Santos is not the only imitator of Drogba’s celebration in other sports, with teenage sensation Luke Littler using it during his run to the PDC World Darts Championship title last week.


Santos played soccer growing up in Brazil (John Fisher/Getty Images)

Kyle Brandt, one of the hosts on NFL Network’s Good Morning Football show and a Bears fan, posted on X: “I have never seen a human do this movement before. Ever” before following up with another post: “1 or 2 of you have mention it’s from a different sport. Thank you. I don’t watch soccer much at all. Nothing against it. I don’t know celebrations. I’m still in shock the Bears won.”

Many on social media praised the celebration. One even said it was “almost as good as the kick”.

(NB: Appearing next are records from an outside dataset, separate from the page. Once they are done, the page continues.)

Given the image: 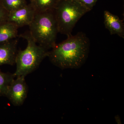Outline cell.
Masks as SVG:
<instances>
[{
	"mask_svg": "<svg viewBox=\"0 0 124 124\" xmlns=\"http://www.w3.org/2000/svg\"><path fill=\"white\" fill-rule=\"evenodd\" d=\"M28 26L32 37L38 45L48 50L55 46L59 32L54 10L36 13Z\"/></svg>",
	"mask_w": 124,
	"mask_h": 124,
	"instance_id": "obj_3",
	"label": "cell"
},
{
	"mask_svg": "<svg viewBox=\"0 0 124 124\" xmlns=\"http://www.w3.org/2000/svg\"><path fill=\"white\" fill-rule=\"evenodd\" d=\"M18 28L13 23L7 21L0 24V44L8 42L18 37Z\"/></svg>",
	"mask_w": 124,
	"mask_h": 124,
	"instance_id": "obj_9",
	"label": "cell"
},
{
	"mask_svg": "<svg viewBox=\"0 0 124 124\" xmlns=\"http://www.w3.org/2000/svg\"><path fill=\"white\" fill-rule=\"evenodd\" d=\"M36 13L30 4L9 13L7 22L13 23L18 28L29 26L33 20Z\"/></svg>",
	"mask_w": 124,
	"mask_h": 124,
	"instance_id": "obj_6",
	"label": "cell"
},
{
	"mask_svg": "<svg viewBox=\"0 0 124 124\" xmlns=\"http://www.w3.org/2000/svg\"><path fill=\"white\" fill-rule=\"evenodd\" d=\"M83 6L91 11L98 0H75Z\"/></svg>",
	"mask_w": 124,
	"mask_h": 124,
	"instance_id": "obj_13",
	"label": "cell"
},
{
	"mask_svg": "<svg viewBox=\"0 0 124 124\" xmlns=\"http://www.w3.org/2000/svg\"><path fill=\"white\" fill-rule=\"evenodd\" d=\"M89 39L85 33L79 32L68 37L55 45L48 57L54 65L62 69H79L86 62L89 52Z\"/></svg>",
	"mask_w": 124,
	"mask_h": 124,
	"instance_id": "obj_1",
	"label": "cell"
},
{
	"mask_svg": "<svg viewBox=\"0 0 124 124\" xmlns=\"http://www.w3.org/2000/svg\"><path fill=\"white\" fill-rule=\"evenodd\" d=\"M18 41L14 39L8 42L0 44V66L15 64L17 53Z\"/></svg>",
	"mask_w": 124,
	"mask_h": 124,
	"instance_id": "obj_7",
	"label": "cell"
},
{
	"mask_svg": "<svg viewBox=\"0 0 124 124\" xmlns=\"http://www.w3.org/2000/svg\"><path fill=\"white\" fill-rule=\"evenodd\" d=\"M15 78L13 73L3 72L0 70V97L5 96L9 86Z\"/></svg>",
	"mask_w": 124,
	"mask_h": 124,
	"instance_id": "obj_11",
	"label": "cell"
},
{
	"mask_svg": "<svg viewBox=\"0 0 124 124\" xmlns=\"http://www.w3.org/2000/svg\"><path fill=\"white\" fill-rule=\"evenodd\" d=\"M104 24L106 28L110 31L111 35H117L124 38V24L123 20H121L117 16L110 11L104 12Z\"/></svg>",
	"mask_w": 124,
	"mask_h": 124,
	"instance_id": "obj_8",
	"label": "cell"
},
{
	"mask_svg": "<svg viewBox=\"0 0 124 124\" xmlns=\"http://www.w3.org/2000/svg\"><path fill=\"white\" fill-rule=\"evenodd\" d=\"M25 77L21 76L14 79L9 86L5 96L15 106L22 105L27 96L28 88Z\"/></svg>",
	"mask_w": 124,
	"mask_h": 124,
	"instance_id": "obj_5",
	"label": "cell"
},
{
	"mask_svg": "<svg viewBox=\"0 0 124 124\" xmlns=\"http://www.w3.org/2000/svg\"><path fill=\"white\" fill-rule=\"evenodd\" d=\"M1 0H0V1Z\"/></svg>",
	"mask_w": 124,
	"mask_h": 124,
	"instance_id": "obj_15",
	"label": "cell"
},
{
	"mask_svg": "<svg viewBox=\"0 0 124 124\" xmlns=\"http://www.w3.org/2000/svg\"><path fill=\"white\" fill-rule=\"evenodd\" d=\"M9 13L2 5L0 1V24L7 22Z\"/></svg>",
	"mask_w": 124,
	"mask_h": 124,
	"instance_id": "obj_14",
	"label": "cell"
},
{
	"mask_svg": "<svg viewBox=\"0 0 124 124\" xmlns=\"http://www.w3.org/2000/svg\"><path fill=\"white\" fill-rule=\"evenodd\" d=\"M90 11L75 0H60L54 10L59 32L71 35L77 22Z\"/></svg>",
	"mask_w": 124,
	"mask_h": 124,
	"instance_id": "obj_4",
	"label": "cell"
},
{
	"mask_svg": "<svg viewBox=\"0 0 124 124\" xmlns=\"http://www.w3.org/2000/svg\"><path fill=\"white\" fill-rule=\"evenodd\" d=\"M27 40L26 48L18 51L15 60L16 69L13 73L15 77H26L39 67L43 60L48 57V50L38 45L32 37L29 31L20 35Z\"/></svg>",
	"mask_w": 124,
	"mask_h": 124,
	"instance_id": "obj_2",
	"label": "cell"
},
{
	"mask_svg": "<svg viewBox=\"0 0 124 124\" xmlns=\"http://www.w3.org/2000/svg\"><path fill=\"white\" fill-rule=\"evenodd\" d=\"M1 2L9 13L15 11L27 4L26 0H1Z\"/></svg>",
	"mask_w": 124,
	"mask_h": 124,
	"instance_id": "obj_12",
	"label": "cell"
},
{
	"mask_svg": "<svg viewBox=\"0 0 124 124\" xmlns=\"http://www.w3.org/2000/svg\"><path fill=\"white\" fill-rule=\"evenodd\" d=\"M60 0H30L29 3L36 13L53 11Z\"/></svg>",
	"mask_w": 124,
	"mask_h": 124,
	"instance_id": "obj_10",
	"label": "cell"
}]
</instances>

Speaking to reporters after the match, Santos said: “I didn’t plan for any of it. I just wanted to let my emotions out and I think a lot of it was leading up all these weeks from the first time we played them and I just let it out with a soccer celebration [and] my normal celebration. Last game of the season, so I just let it out.”

“Ever since that game against Green Bay at home, I’ve had a terrible taste in my mouth,” he added, per the Bears’ official website.  “I’ve tried to stay in the moment every game after that, but I had this game circled in my heart. I literally got on my knees all week and prayed that I would have a game-winning kick. It’s just surreal that it happened this way.”

But why did Santos celebrate like Drogba?

Santos is a huge Chelsea fan, and Drogba is one of the club’s biggest icons.

In an Instagram post from July 2015, the Brazilian shared photos of himself touring the club’s home stadium, Stamford Bridge. The caption reads: “It’s been a wish of mine to visit this club ever since I started playing soccer. Go Blues!”

 

Though Brazil hosted an NFL game for the first time at the start of this season, football/soccer is the most popular sport in Santos’ home nation, which has won a record five men’s World Cups and is the birthplace of the player regarded as the greatest in the game’s history, Pele.

Santos had grown up playing soccer in Brazil before moving to the U.S. state of Florida as a foreign exchange student at age 15.

Plenty of Brazilians have played for Chelsea over the past decade, including Thiago Silva, David Luiz, Willian, Ramires and Oscar, and they have also had a Brazilian manager in Luiz Felipe Scolari in 2008-09.

The Bears were part of the NFL London Games this season, beating the Jacksonville Jaguars 35-16 at the Tottenham Hotspur Stadium in October, and Santos made time to watch the football international between England and Greece at Wembley Stadium during his visit to the UK capital.

He is not the only NFL kicker with a background in the round-ball form of football.

Brandon Aubrey of the Dallas Cowboys was picked in the first round of the 2017 MLS SuperDraft by Toronto after four years playing the sport at the University of Notre Dame in the U.S., where he won a national championship, but never made a first-team appearance for them. Matt Gay (Indianapolis Colts) and Jake Bates (Detroit Lions) also played in their college days.